STJ: Reconhecimento fotográfico e impronúncia

O HC 598.886/SC (Rel. Min. Rogério Schietti Cruz, Sexta Turma, 2020) estabeleceu que o reconhecimento fotográfico realizado em desacordo com o art. 226 do CPP não pode servir como único ou principal elemento para a pronúncia. Essa decisão tem sido utilizada com sucesso pela defesa para obter impronúncias em casos que se sustentavam apenas em reconhecimentos precários. E quantos casos assim existem Brasil afora?

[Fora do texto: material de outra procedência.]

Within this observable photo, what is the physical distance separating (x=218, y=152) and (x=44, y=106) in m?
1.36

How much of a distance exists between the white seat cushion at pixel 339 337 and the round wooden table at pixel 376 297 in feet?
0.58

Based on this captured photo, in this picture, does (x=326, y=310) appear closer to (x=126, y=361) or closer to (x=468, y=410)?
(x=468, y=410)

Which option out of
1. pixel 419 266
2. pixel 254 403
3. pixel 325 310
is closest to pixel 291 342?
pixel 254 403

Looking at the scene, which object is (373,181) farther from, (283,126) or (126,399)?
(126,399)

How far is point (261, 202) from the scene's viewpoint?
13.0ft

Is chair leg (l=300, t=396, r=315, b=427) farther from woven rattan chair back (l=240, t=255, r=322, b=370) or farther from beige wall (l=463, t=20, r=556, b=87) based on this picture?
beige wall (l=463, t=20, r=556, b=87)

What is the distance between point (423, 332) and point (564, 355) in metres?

STJ: Provas exclusivamente inquisitoriais

A Sexta Turma do STJ tem consolidado o entendimento de que provas produzidas exclusivamente na fase de inquérito policial, sem ratificação em juízo, não são suficientes para a pronúncia. Conforme o HC 589.196/SP, os elementos do inquérito são informativos e não podem, isoladamente, fundamentar a submissão do acusado ao Júri.

STF: Presunção de inocência e standard probatório

No âmbito do STF, o HC 175.639/AP (Rel. Min. Gilmar Mendes) reafirmou que a presunção de inocência impõe um standard probatório mínimo mesmo na fase de pronúncia, e que a mera existência de denúncia e inquérito não autoriza, por si só, a pronúncia do acusado.

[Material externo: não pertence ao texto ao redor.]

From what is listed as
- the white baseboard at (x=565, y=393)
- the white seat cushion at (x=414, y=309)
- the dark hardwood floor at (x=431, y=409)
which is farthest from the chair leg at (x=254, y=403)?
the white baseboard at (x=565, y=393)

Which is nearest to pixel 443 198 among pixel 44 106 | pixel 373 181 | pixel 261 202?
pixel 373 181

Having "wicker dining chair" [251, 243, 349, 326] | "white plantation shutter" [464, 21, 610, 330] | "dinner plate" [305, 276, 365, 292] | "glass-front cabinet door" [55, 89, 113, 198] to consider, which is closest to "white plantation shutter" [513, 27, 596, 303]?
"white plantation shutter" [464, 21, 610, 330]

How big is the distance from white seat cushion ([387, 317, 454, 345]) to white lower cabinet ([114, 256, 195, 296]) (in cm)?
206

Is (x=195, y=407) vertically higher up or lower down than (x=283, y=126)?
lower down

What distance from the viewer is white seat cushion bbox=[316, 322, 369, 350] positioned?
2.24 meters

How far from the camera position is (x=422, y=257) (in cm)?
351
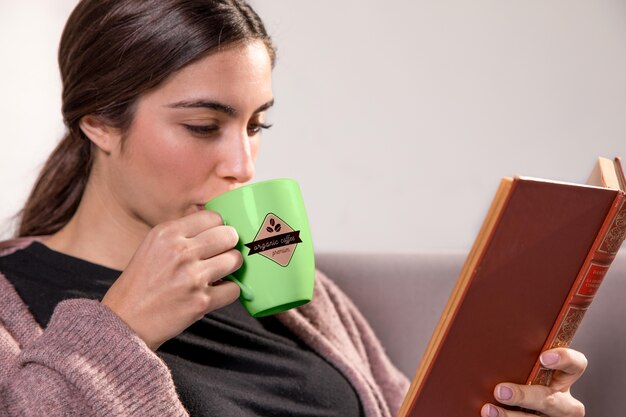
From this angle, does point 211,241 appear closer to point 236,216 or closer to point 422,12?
point 236,216

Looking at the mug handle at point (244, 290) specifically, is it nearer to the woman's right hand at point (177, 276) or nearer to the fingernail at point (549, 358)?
the woman's right hand at point (177, 276)

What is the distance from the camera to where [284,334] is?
4.25ft

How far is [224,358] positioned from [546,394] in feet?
1.53

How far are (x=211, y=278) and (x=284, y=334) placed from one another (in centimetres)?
45

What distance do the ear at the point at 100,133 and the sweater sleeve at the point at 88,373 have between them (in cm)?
28

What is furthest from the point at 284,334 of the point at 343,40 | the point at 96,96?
the point at 343,40

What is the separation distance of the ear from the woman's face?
0.11 feet

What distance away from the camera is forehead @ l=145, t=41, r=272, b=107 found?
3.32ft

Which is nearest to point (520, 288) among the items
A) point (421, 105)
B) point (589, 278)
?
point (589, 278)

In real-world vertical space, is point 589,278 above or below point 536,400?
above

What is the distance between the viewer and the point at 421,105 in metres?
1.73

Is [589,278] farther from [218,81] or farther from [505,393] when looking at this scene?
[218,81]

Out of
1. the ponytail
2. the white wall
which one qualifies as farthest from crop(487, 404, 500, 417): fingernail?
the white wall

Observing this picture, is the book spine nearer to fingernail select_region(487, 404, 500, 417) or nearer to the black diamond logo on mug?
fingernail select_region(487, 404, 500, 417)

STJ: Prova nova para reativação após impronúncia

O REsp 1.438.972/SP delimitou o conceito de “prova nova” para fins do art. 414, parágrafo único, do CPP, estabelecendo que a mera reinterpretação ou reavaliação de provas já constantes dos autos não se qualifica como prova nova apta a autorizar o oferecimento de nova denúncia após a impronúncia.

STJ: Impronúncia e cadeia de custódia

Em decisões mais recentes, o STJ tem considerado a quebra da cadeia de custódia (arts. 158-A a 158-F do CPP) como fator relevante para a impronúncia, quando a prova material comprometida era essencial para a demonstração da materialidade ou da autoria.

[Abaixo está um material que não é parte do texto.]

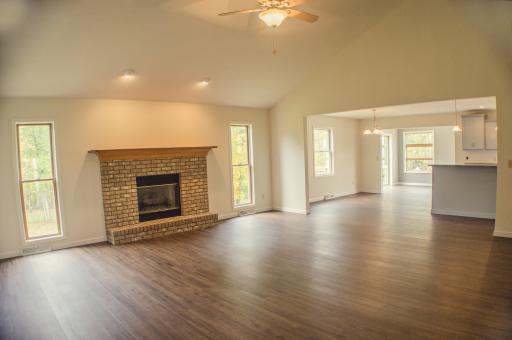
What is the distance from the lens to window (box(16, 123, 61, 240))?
5516 mm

Aspectos práticos: a atuação do advogado criminalista

Na fase de investigação

É que o trabalho começa muito antes da audiência de instrução. O advogado deve acompanhar o inquérito policial, exercendo o direito de acesso aos autos (Súmula Vinculante 14 do STF) e requerendo diligências que possam, desde logo, evidenciar a fragilidade da imputação. A produção antecipada de prova defensiva (como laudos periciais de assistente técnico) pode ser decisiva para o desfecho na fase de pronúncia. Quem chega à instrução sem munição não tem do que reclamar depois.

Na audiência de instrução

As perguntas formuladas às testemunhas de acusação devem ser cirurgicamente direcionadas a evidenciar contradições, fragilidades e lacunas na versão acusatória. Não basta contradizer por contradizer: é preciso construir um panorama de dúvida consistente que torne a pronúncia insustentável. Cada pergunta é um tijolo. Cada contradição exposta, argamassa.

Nas alegações finais

Os memoriais escritos devem ser redigidos com rigor técnico, demonstrando ponto a ponto por que os requisitos do art. 413 do CPP (pronúncia) não estão preenchidos. A fundamentação deve incluir:

  • Análise detalhada de cada prova produzida;
  • Confronto entre as provas de acusação e defesa;
  • Citação de doutrina e jurisprudência pertinentes;
  • Pedido expresso e fundamentado de impronúncia, com indicação do art. 414 do CPP;
  • Subsidiariamente, pedido de absolvição sumária ou desclassificação, se cabíveis.

Conclusão: a impronúncia como instrumento de justiça

A impronúncia não é derrota da acusação nem vitória definitiva da defesa. É, antes de tudo, um instrumento de racionalidade processual que impede a submissão de um cidadão ao julgamento popular sem lastro probatório mínimo. Num sistema que consagra a presunção de inocência como direito fundamental, a impronúncia cumpre papel insubstituível: impedir que a mera suspeita ou a pressão social arrastem alguém ao banco dos réus no plenário do Júri.

Para o advogado criminalista, dominar a técnica de obter a impronúncia — da investigação policial aos memoriais finais — não é diferencial. É obrigação. A cada audiência, a cada prova produzida, a defesa deve construir o caminho que leve o juiz a uma só conclusão: as provas não são suficientes. E quando não são, pronunciar é violência.